In the source text about the amp mid cut, who explained the mid cut to the writer?

▶ [SOURCE TEXT]
□ □ □

Na, the pu's alone won't do the trick. I play mainly EMG-equipped axes and the Herbie just sounds better to me, but it's all personal preference. :)
 
I had Doug of Diezel UK explain the mid cut to me and it was something like this;

I asked, mid cut? why not just turn the mids down? what's the difference?

and he replied something like imagen a sound wave, when you turn your mids down sound wave goes like this *\____/* if you get the idea, when you turn it back up it'll be either the opposite or like this _______ depending on how much you do it, but what the mid cut does is instead of just cutting out the mids, imagen this soundwave *\____/* where the asterixes are, that's the middle point of the soundwave, that the \___/ is still there but the line in the middle of it is parrallel to the asterixes, so you have the raised section on the edges but it dips it down in the middle of the soundwave.

anybody understand that? nope, didn't think so... :LOL:

But in context of sound it's alot harder to here, they're also called 'scoops' on some amps if I'm not mistaken, try to here one in person, it sounds alot more metal cutting the mids rather then just turning them down and you'll get a better tone in my opinion that will still cut through.

□ □ □

▶ [Extracted page text data]
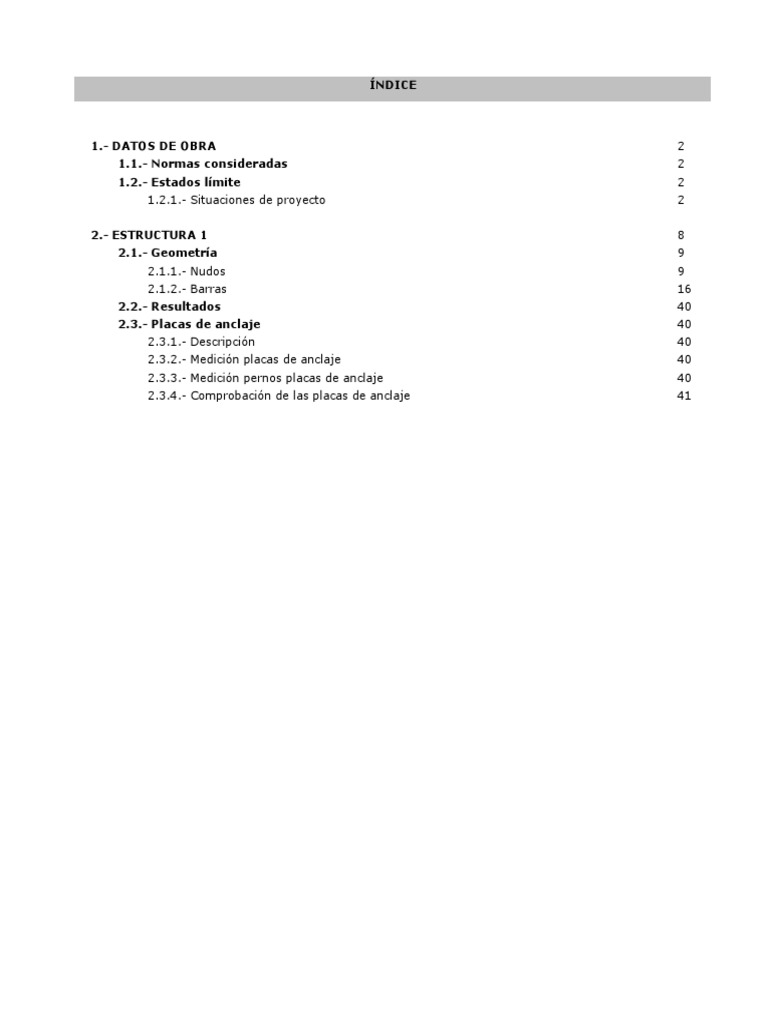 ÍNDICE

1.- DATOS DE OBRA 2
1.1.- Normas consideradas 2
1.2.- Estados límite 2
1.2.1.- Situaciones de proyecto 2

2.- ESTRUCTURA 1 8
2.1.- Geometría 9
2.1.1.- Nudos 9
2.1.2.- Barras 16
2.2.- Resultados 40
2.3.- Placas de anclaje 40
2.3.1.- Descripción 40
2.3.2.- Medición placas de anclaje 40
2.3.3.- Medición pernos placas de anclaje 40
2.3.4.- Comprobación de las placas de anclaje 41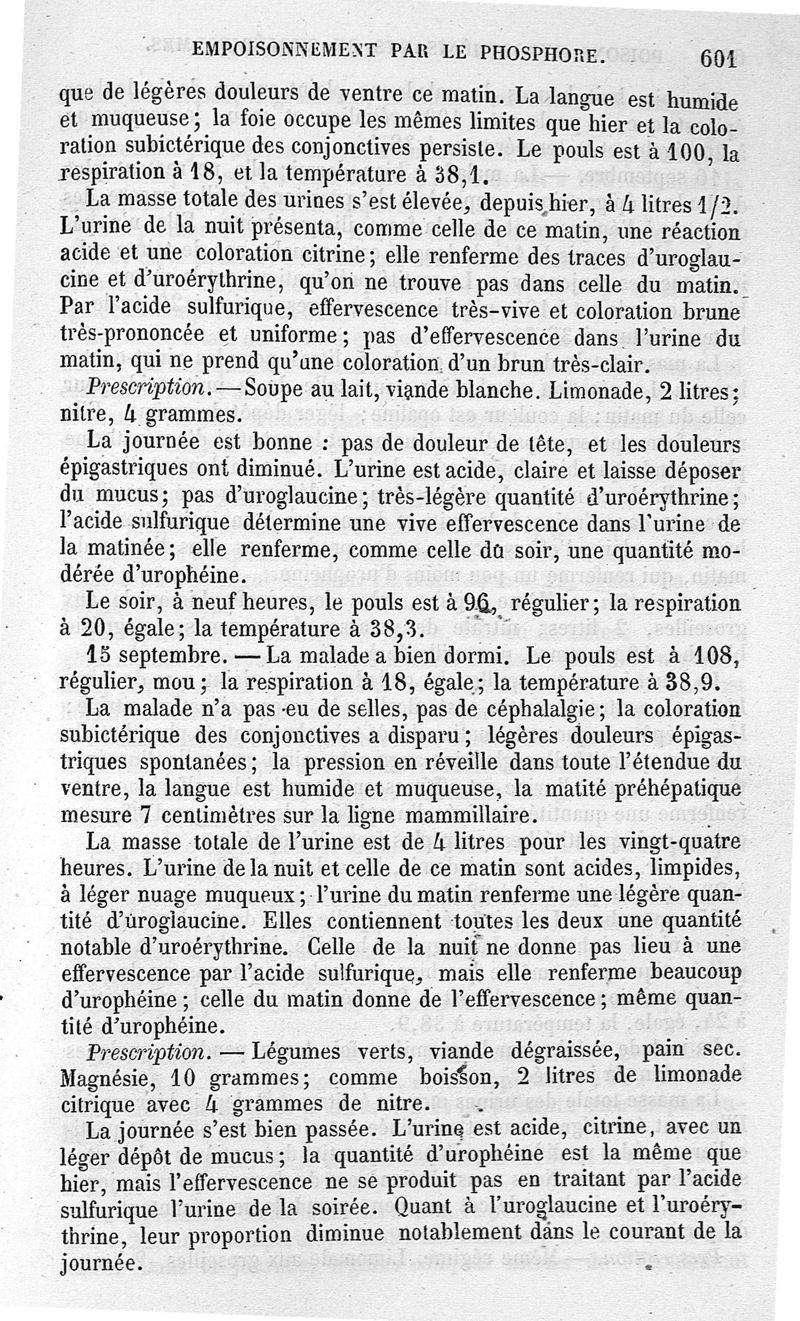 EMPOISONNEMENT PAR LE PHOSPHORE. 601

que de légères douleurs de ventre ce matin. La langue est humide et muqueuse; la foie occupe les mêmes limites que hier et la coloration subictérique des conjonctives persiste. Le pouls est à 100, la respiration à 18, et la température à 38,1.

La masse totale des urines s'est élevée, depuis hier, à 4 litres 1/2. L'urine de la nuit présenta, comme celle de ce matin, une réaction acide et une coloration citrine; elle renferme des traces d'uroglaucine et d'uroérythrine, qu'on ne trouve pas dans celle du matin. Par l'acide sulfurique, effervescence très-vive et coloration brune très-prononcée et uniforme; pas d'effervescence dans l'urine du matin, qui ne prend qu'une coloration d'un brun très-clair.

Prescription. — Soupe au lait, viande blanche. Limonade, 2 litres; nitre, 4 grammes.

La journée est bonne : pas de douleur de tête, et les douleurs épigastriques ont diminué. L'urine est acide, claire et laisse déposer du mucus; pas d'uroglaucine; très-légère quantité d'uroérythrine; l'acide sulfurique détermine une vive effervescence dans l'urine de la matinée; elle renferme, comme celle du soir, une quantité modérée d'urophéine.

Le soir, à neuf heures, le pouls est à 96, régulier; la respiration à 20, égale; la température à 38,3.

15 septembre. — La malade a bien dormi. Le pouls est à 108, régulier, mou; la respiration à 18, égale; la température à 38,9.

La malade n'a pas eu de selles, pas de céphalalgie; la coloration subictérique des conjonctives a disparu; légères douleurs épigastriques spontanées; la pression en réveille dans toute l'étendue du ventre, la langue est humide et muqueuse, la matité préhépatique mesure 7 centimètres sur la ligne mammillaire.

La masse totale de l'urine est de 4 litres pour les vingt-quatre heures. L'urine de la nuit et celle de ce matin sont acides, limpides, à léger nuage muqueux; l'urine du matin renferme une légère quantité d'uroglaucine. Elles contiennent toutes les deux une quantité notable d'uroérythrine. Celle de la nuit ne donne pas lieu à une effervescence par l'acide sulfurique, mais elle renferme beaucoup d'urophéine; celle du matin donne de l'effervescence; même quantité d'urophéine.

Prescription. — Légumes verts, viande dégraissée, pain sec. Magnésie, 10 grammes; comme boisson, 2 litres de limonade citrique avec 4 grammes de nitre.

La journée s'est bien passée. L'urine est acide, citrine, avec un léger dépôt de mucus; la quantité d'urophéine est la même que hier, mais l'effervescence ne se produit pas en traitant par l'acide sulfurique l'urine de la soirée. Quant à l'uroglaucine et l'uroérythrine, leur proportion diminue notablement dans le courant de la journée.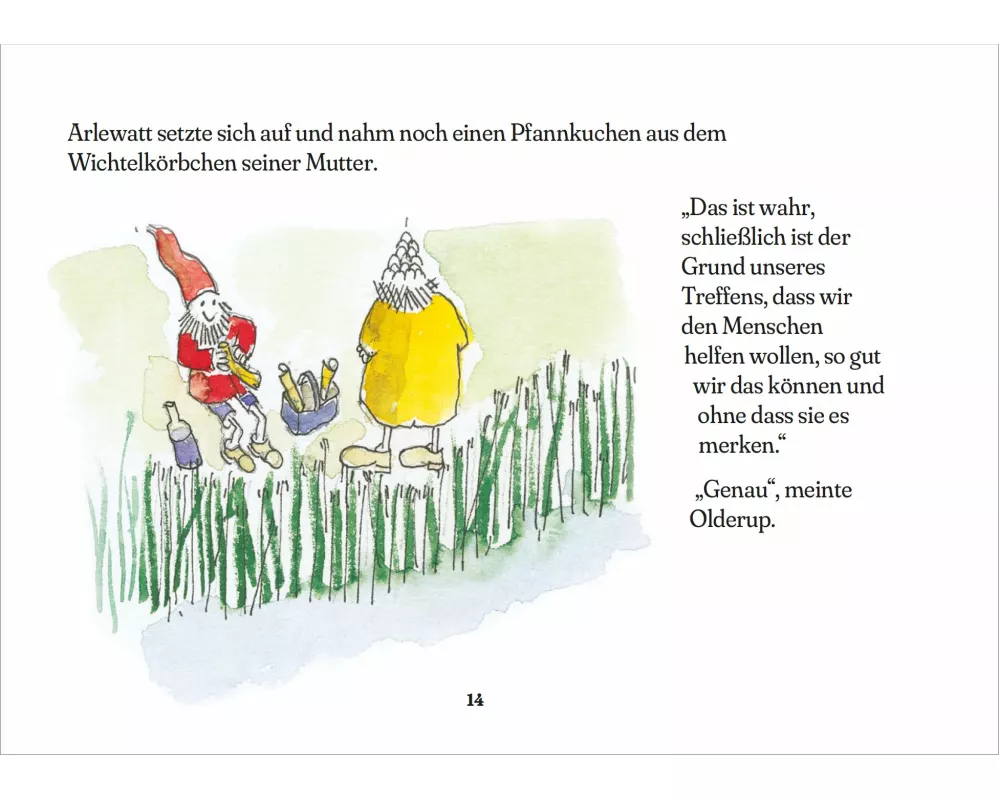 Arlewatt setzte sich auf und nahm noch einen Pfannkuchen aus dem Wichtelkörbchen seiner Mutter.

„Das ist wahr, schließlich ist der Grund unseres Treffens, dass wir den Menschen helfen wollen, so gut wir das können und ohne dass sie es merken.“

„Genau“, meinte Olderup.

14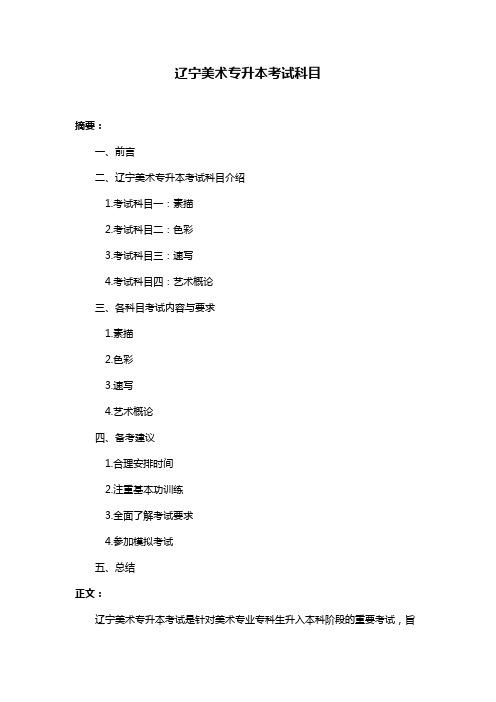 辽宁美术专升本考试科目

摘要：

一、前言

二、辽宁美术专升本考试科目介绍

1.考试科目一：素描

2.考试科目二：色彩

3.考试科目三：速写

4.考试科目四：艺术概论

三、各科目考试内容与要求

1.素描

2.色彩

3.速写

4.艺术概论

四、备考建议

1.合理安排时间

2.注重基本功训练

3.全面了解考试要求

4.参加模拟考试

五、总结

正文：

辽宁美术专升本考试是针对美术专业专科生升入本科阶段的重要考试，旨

□ □ □

▶ [YOUR SOLUTION] Doug of Diezel UK